Sgominata banda dei “finti carabinieri”: come operavano
L’indagine ha avuto origine da un episodio avvenuto nel gennaio 2025 a Polistena, quando una pensionata era stata vittima della cosiddetta truffa del “finto carabiniere”. Come scoperto dai militari dell’Arma, il meccanismo utilizzato risultava essere piuttosto collaudato: una telefonata con la voce di un sedicente maresciallo dell’Arma che informava di un grave incidente stradale causato da un familiare della vittima. A seguire, l’intervento di un falso avvocato, pronto a chiedere con urgenza il pagamento di una cauzione per evitare conseguenze penali. Questa strategia criminale puntava ad esercitare una forte pressione psicologica, inducendo in questo modo le vittime a consegnare denaro e gioielli. Dopo questo episodio, i militari hanno avviato un’attività investigativa approfondita, riuscendo a scoperchiare un vero e proprio sistema criminale organizzato e collaudato.

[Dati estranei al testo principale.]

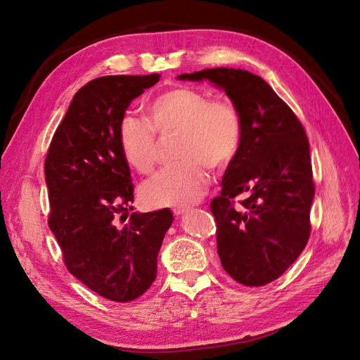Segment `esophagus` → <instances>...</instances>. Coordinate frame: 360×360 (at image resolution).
Listing matches in <instances>:
<instances>
[{
    "label": "esophagus",
    "instance_id": "1",
    "mask_svg": "<svg viewBox=\"0 0 360 360\" xmlns=\"http://www.w3.org/2000/svg\"><path fill=\"white\" fill-rule=\"evenodd\" d=\"M188 209H184V207H177V209H174V214L176 216H181L183 213H186Z\"/></svg>",
    "mask_w": 360,
    "mask_h": 360
}]
</instances>
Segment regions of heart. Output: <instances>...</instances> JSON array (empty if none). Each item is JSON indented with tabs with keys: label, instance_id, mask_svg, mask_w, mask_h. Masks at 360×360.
Instances as JSON below:
<instances>
[{
	"label": "heart",
	"instance_id": "heart-1",
	"mask_svg": "<svg viewBox=\"0 0 360 360\" xmlns=\"http://www.w3.org/2000/svg\"><path fill=\"white\" fill-rule=\"evenodd\" d=\"M147 122L124 115L118 124V146L127 165L150 174L158 162V139L177 134V163L163 168L141 188L144 205L180 207L197 202L209 183L207 165L224 169L237 155L242 122L236 108L210 101L192 86H174L160 93L147 106Z\"/></svg>",
	"mask_w": 360,
	"mask_h": 360
}]
</instances>
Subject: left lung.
<instances>
[{
    "label": "left lung",
    "mask_w": 360,
    "mask_h": 360,
    "mask_svg": "<svg viewBox=\"0 0 360 360\" xmlns=\"http://www.w3.org/2000/svg\"><path fill=\"white\" fill-rule=\"evenodd\" d=\"M177 79L209 81L240 115V147L210 204L217 255L238 284L266 285L297 259L311 233L315 189L304 129L271 86L248 70L205 69ZM238 194L245 200L236 210L232 198Z\"/></svg>",
    "instance_id": "8db88e82"
}]
</instances>
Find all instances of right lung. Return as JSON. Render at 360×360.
Returning a JSON list of instances; mask_svg holds the SVG:
<instances>
[{
    "label": "right lung",
    "mask_w": 360,
    "mask_h": 360,
    "mask_svg": "<svg viewBox=\"0 0 360 360\" xmlns=\"http://www.w3.org/2000/svg\"><path fill=\"white\" fill-rule=\"evenodd\" d=\"M160 75L102 76L73 96L45 160L49 228L70 274L99 296L130 302L153 284L172 212H134V184L118 124Z\"/></svg>",
    "instance_id": "add662e5"
}]
</instances>
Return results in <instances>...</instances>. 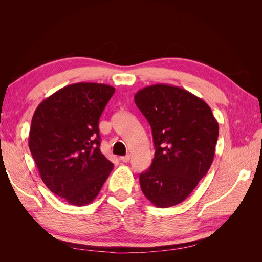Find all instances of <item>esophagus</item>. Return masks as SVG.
I'll list each match as a JSON object with an SVG mask.
<instances>
[{
  "label": "esophagus",
  "mask_w": 262,
  "mask_h": 262,
  "mask_svg": "<svg viewBox=\"0 0 262 262\" xmlns=\"http://www.w3.org/2000/svg\"><path fill=\"white\" fill-rule=\"evenodd\" d=\"M120 160L123 163H128V162H130V155L128 154V155H125V156H122V157H120Z\"/></svg>",
  "instance_id": "obj_1"
}]
</instances>
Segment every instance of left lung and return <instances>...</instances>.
I'll use <instances>...</instances> for the list:
<instances>
[{
  "label": "left lung",
  "mask_w": 262,
  "mask_h": 262,
  "mask_svg": "<svg viewBox=\"0 0 262 262\" xmlns=\"http://www.w3.org/2000/svg\"><path fill=\"white\" fill-rule=\"evenodd\" d=\"M134 101L150 125L155 148L152 165L140 173L142 192L155 207H173L207 175L219 123L207 102L177 86L144 87Z\"/></svg>",
  "instance_id": "1"
}]
</instances>
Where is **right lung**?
<instances>
[{
	"mask_svg": "<svg viewBox=\"0 0 262 262\" xmlns=\"http://www.w3.org/2000/svg\"><path fill=\"white\" fill-rule=\"evenodd\" d=\"M114 93L105 84L68 85L46 98L31 120L28 145L42 181L76 207L98 195L114 168L100 152L98 129Z\"/></svg>",
	"mask_w": 262,
	"mask_h": 262,
	"instance_id": "right-lung-1",
	"label": "right lung"
}]
</instances>
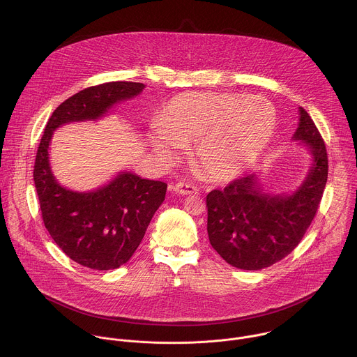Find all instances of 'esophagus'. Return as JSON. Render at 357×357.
<instances>
[{
    "label": "esophagus",
    "instance_id": "obj_1",
    "mask_svg": "<svg viewBox=\"0 0 357 357\" xmlns=\"http://www.w3.org/2000/svg\"><path fill=\"white\" fill-rule=\"evenodd\" d=\"M174 191L181 194V195H191L198 192V187L194 184H187V183H177L174 185Z\"/></svg>",
    "mask_w": 357,
    "mask_h": 357
}]
</instances>
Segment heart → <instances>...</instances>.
Here are the masks:
<instances>
[{
  "mask_svg": "<svg viewBox=\"0 0 357 357\" xmlns=\"http://www.w3.org/2000/svg\"><path fill=\"white\" fill-rule=\"evenodd\" d=\"M276 125L273 105L261 96L188 92L167 102L159 129L150 133L153 150L172 156L177 144L194 142V158L217 180L246 170L269 143Z\"/></svg>",
  "mask_w": 357,
  "mask_h": 357,
  "instance_id": "heart-1",
  "label": "heart"
}]
</instances>
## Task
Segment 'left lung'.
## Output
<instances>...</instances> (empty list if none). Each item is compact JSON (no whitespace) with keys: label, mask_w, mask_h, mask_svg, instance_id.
Wrapping results in <instances>:
<instances>
[{"label":"left lung","mask_w":357,"mask_h":357,"mask_svg":"<svg viewBox=\"0 0 357 357\" xmlns=\"http://www.w3.org/2000/svg\"><path fill=\"white\" fill-rule=\"evenodd\" d=\"M293 139L303 140L313 156L307 177L293 195L261 192L252 174L206 197L210 245L232 266L258 271L283 259L303 241L316 215L327 183L328 158L319 129L303 107Z\"/></svg>","instance_id":"obj_1"}]
</instances>
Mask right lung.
Masks as SVG:
<instances>
[{"label":"right lung","instance_id":"obj_1","mask_svg":"<svg viewBox=\"0 0 357 357\" xmlns=\"http://www.w3.org/2000/svg\"><path fill=\"white\" fill-rule=\"evenodd\" d=\"M143 89L140 82L115 81L75 93L52 112L37 150L33 177L44 225L64 255L91 269H116L130 259L165 201L167 184L123 172L98 191L66 190L50 167L52 135L60 125L98 119Z\"/></svg>","mask_w":357,"mask_h":357}]
</instances>
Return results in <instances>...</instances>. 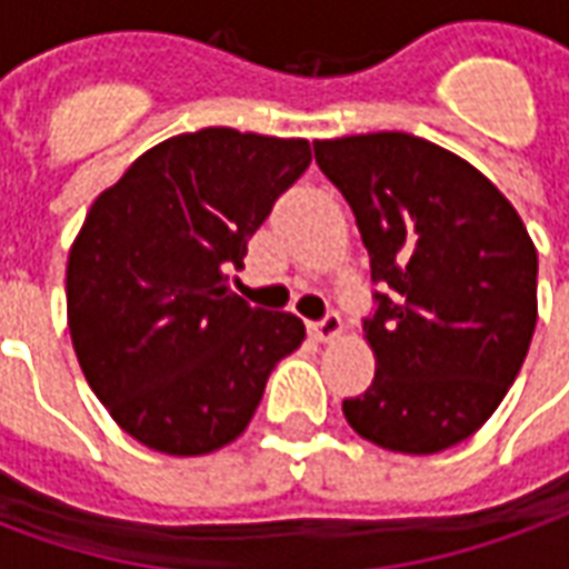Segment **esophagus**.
I'll list each match as a JSON object with an SVG mask.
<instances>
[{
  "instance_id": "obj_1",
  "label": "esophagus",
  "mask_w": 569,
  "mask_h": 569,
  "mask_svg": "<svg viewBox=\"0 0 569 569\" xmlns=\"http://www.w3.org/2000/svg\"><path fill=\"white\" fill-rule=\"evenodd\" d=\"M341 329H345V322H341V317L338 313H326L320 322H310V335L317 338V341H335L338 335H341Z\"/></svg>"
}]
</instances>
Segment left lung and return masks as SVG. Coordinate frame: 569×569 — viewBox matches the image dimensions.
<instances>
[{
    "label": "left lung",
    "instance_id": "left-lung-1",
    "mask_svg": "<svg viewBox=\"0 0 569 569\" xmlns=\"http://www.w3.org/2000/svg\"><path fill=\"white\" fill-rule=\"evenodd\" d=\"M369 249L375 381L345 399L362 439L436 453L497 411L537 329V247L488 176L399 130L317 140Z\"/></svg>",
    "mask_w": 569,
    "mask_h": 569
}]
</instances>
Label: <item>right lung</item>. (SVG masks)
Masks as SVG:
<instances>
[{
    "instance_id": "obj_1",
    "label": "right lung",
    "mask_w": 569,
    "mask_h": 569,
    "mask_svg": "<svg viewBox=\"0 0 569 569\" xmlns=\"http://www.w3.org/2000/svg\"><path fill=\"white\" fill-rule=\"evenodd\" d=\"M310 142L203 128L151 146L93 200L67 261V320L97 399L170 457L234 441L305 322L228 289Z\"/></svg>"
}]
</instances>
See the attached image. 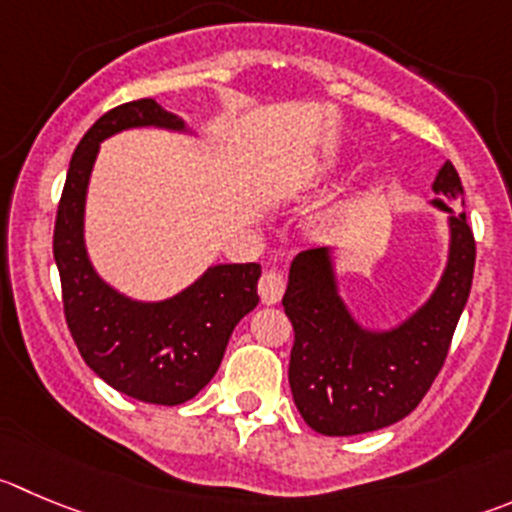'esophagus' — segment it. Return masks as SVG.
<instances>
[{"label": "esophagus", "mask_w": 512, "mask_h": 512, "mask_svg": "<svg viewBox=\"0 0 512 512\" xmlns=\"http://www.w3.org/2000/svg\"><path fill=\"white\" fill-rule=\"evenodd\" d=\"M284 291H286V279H284V274H281V271L269 269V271H264V274H261L259 296H261V301H264V304H269V306L279 304L281 296H284Z\"/></svg>", "instance_id": "esophagus-1"}]
</instances>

Tramite le indagini, i carabinieri sono riusciti ad attribuire al gruppo criminale numerosi episodi analoghi, consumati anche nei territori di Taurianova e San Martino, per un danno economico complessivo superiore ai 75mila euro. Fondamentale è stata anche la ricostruzione dei ruoli all’interno della banda: tra gli arrestati, infatti, figura una donna ritenuta elemento chiave per la logistica, incaricata del noleggio dei veicoli e della gestione degli spostamenti dalla Campania alla Calabria. I tre indagati sono stati associati alle competenti case circondariali, a disposizione dell’Autorità giudiziaria. Il provvedimento è stato eseguito nella fase delle indagini preliminari: per gli indagati vige dunque il principio di presunzione di innocenza fino a eventuale sentenza definitiva di condanna.